Keyboard shortcuts

Press or to navigate between chapters

Press S or / to search in the book

Press ? to show this help

Press Esc to hide this help

Server Cluster Monitoring

The monitoring module provides a comprehensive observability stack for the server cluster using Prometheus (metrics), Loki (logs), and Grafana (visualization).

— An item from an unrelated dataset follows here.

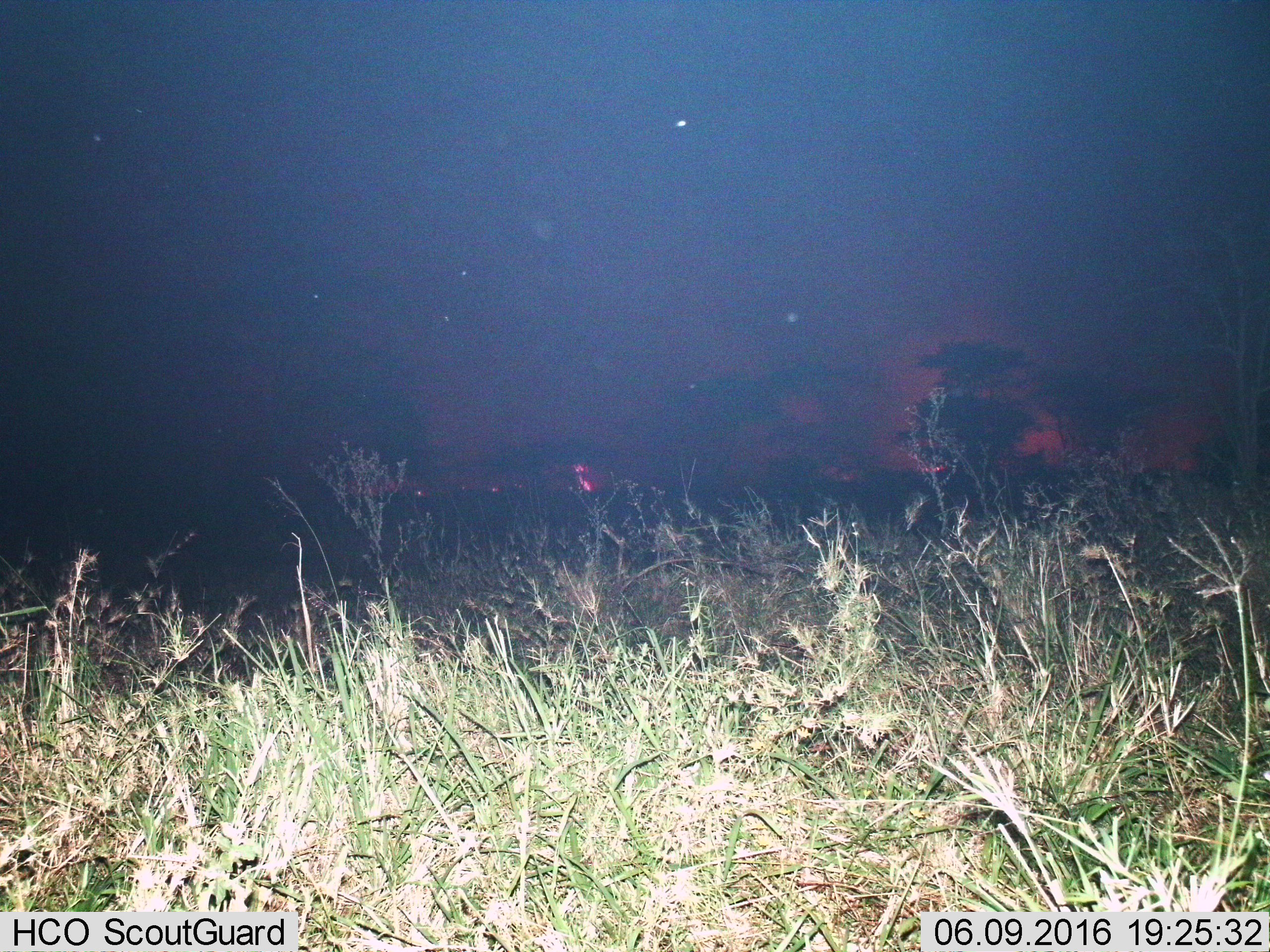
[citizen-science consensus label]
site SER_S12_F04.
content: unidentified animal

All components are configured as reusable NixOS modules with automatic cross-host discovery.

Overview

The system consists of three layers:

  1. Exporters (run on all servers)

    • node_exporter for system-level metrics (CPU, memory, disk, network, per-process stats)
    • Grafana Alloy for shipping journald logs and Caddy access logs to Loki
    • Caddy access logs are parsed as JSON at ingest time so detected_level, logger, and status are available in Loki
    • Ingest-time log parsing for journal stdout entries and Caddy access logs to infer detected_level and normalize common timestamp formats
    • Application-specific exporters (Caddy, PostgreSQL, Redis) enabled automatically
  2. Collectors (run on the monitoring primary host)

    • Prometheus for metrics aggregation with 90-day retention
    • Loki for log aggregation with 90-day retention
    • Alertmanager for alert routing and notifications
  3. Visualization (runs on the monitoring primary host)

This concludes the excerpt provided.